Copy the records starting at the line that contains "How far is the foliage" and ending with the last record, requests included. In the answers, add 78 to every distance value and every coordinate value.
— START —
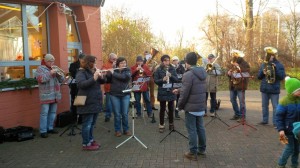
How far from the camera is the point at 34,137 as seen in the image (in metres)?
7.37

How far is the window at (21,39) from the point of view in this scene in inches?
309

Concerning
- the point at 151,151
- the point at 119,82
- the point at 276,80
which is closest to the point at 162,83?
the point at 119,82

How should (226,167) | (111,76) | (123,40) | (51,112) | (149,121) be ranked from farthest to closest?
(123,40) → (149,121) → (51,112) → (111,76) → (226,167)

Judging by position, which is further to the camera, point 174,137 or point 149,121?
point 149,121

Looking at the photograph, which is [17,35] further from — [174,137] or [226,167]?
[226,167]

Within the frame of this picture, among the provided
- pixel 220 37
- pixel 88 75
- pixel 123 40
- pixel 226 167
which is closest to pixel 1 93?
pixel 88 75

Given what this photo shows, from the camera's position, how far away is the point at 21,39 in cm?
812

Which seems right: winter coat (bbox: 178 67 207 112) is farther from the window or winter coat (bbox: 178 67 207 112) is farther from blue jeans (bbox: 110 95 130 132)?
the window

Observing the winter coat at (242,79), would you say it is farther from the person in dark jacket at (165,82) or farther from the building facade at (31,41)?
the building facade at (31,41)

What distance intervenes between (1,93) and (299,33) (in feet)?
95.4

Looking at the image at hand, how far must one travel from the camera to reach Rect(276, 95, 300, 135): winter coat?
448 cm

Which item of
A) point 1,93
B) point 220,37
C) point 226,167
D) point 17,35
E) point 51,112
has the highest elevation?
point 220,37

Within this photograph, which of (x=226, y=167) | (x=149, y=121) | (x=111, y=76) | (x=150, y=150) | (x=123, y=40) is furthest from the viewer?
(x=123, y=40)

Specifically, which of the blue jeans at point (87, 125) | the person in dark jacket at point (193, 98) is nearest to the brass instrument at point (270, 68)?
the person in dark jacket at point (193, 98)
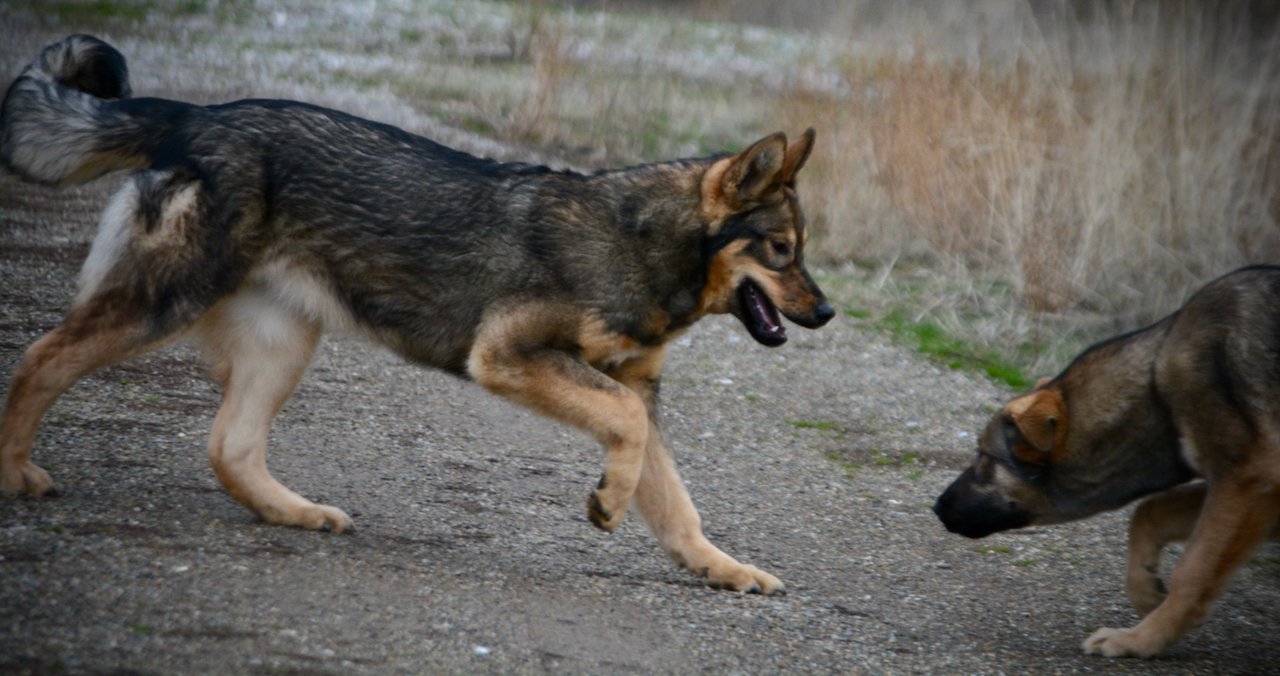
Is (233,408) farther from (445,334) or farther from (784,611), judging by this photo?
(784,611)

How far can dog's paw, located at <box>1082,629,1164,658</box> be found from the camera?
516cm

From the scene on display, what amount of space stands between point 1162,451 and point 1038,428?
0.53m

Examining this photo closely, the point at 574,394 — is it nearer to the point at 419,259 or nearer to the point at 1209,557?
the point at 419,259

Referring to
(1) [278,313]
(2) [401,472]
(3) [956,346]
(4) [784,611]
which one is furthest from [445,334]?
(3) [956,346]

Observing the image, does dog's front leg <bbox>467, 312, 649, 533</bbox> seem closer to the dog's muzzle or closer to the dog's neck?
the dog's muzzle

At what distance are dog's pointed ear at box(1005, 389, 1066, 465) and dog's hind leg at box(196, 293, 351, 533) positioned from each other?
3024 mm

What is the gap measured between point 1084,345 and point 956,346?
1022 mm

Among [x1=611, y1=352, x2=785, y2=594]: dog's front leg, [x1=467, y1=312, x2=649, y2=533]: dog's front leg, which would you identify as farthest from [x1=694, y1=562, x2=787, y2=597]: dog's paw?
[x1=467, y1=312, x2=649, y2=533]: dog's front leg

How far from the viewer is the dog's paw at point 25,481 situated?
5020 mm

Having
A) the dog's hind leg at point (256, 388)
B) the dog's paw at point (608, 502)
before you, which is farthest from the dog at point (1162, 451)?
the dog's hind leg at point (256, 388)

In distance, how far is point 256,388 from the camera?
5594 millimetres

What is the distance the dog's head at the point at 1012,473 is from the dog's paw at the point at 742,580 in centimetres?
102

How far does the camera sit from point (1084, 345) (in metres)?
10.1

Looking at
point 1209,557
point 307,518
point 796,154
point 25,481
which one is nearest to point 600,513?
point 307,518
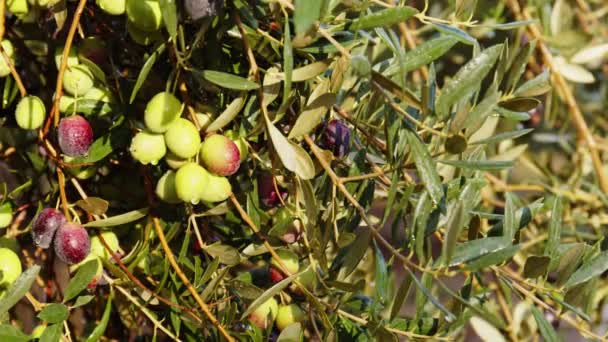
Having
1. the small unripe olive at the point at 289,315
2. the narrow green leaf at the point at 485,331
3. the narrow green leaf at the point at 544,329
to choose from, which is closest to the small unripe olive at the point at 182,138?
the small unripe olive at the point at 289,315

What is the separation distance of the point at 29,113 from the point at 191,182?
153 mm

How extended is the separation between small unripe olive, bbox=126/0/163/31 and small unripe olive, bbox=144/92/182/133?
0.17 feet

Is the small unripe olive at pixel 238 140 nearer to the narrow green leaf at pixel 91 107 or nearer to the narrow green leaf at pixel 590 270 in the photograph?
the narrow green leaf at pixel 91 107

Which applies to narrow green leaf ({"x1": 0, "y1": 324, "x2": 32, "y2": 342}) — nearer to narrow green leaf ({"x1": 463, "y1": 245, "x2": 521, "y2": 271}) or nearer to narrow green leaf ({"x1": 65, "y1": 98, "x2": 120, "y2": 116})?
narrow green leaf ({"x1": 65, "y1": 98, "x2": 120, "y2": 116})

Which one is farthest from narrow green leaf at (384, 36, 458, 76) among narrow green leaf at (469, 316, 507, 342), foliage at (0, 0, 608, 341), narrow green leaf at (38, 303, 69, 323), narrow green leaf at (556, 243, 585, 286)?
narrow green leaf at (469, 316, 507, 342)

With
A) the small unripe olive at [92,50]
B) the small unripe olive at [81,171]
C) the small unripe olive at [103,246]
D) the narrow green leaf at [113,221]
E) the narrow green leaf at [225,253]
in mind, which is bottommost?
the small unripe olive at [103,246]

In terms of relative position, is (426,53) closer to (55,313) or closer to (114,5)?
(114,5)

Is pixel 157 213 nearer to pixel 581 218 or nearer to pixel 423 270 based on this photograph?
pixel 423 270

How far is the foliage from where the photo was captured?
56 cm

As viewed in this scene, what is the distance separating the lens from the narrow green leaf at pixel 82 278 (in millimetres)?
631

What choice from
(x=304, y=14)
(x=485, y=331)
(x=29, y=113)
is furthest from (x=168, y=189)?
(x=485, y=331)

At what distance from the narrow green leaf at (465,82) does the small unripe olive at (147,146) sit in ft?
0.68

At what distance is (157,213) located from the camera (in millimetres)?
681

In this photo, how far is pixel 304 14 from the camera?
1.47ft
— END —
● **Exercise result**:
How far is the foliage from where the photo was captured?
134 cm

As viewed in this scene, what is the distance separating the lens from the narrow green leaf at pixel 82 278 (in millimetres)?
709

What choice from
(x=304, y=14)
(x=485, y=331)
(x=29, y=113)
is furthest from (x=168, y=189)?
(x=563, y=409)

At what distance from the narrow green leaf at (465,82) does the small unripe olive at (147,146) sit in ft?
78.68

At what distance is (157,213) located from the camera (in millimetres)?
759

In this photo, how far is pixel 304 14 from the camera?
79.47ft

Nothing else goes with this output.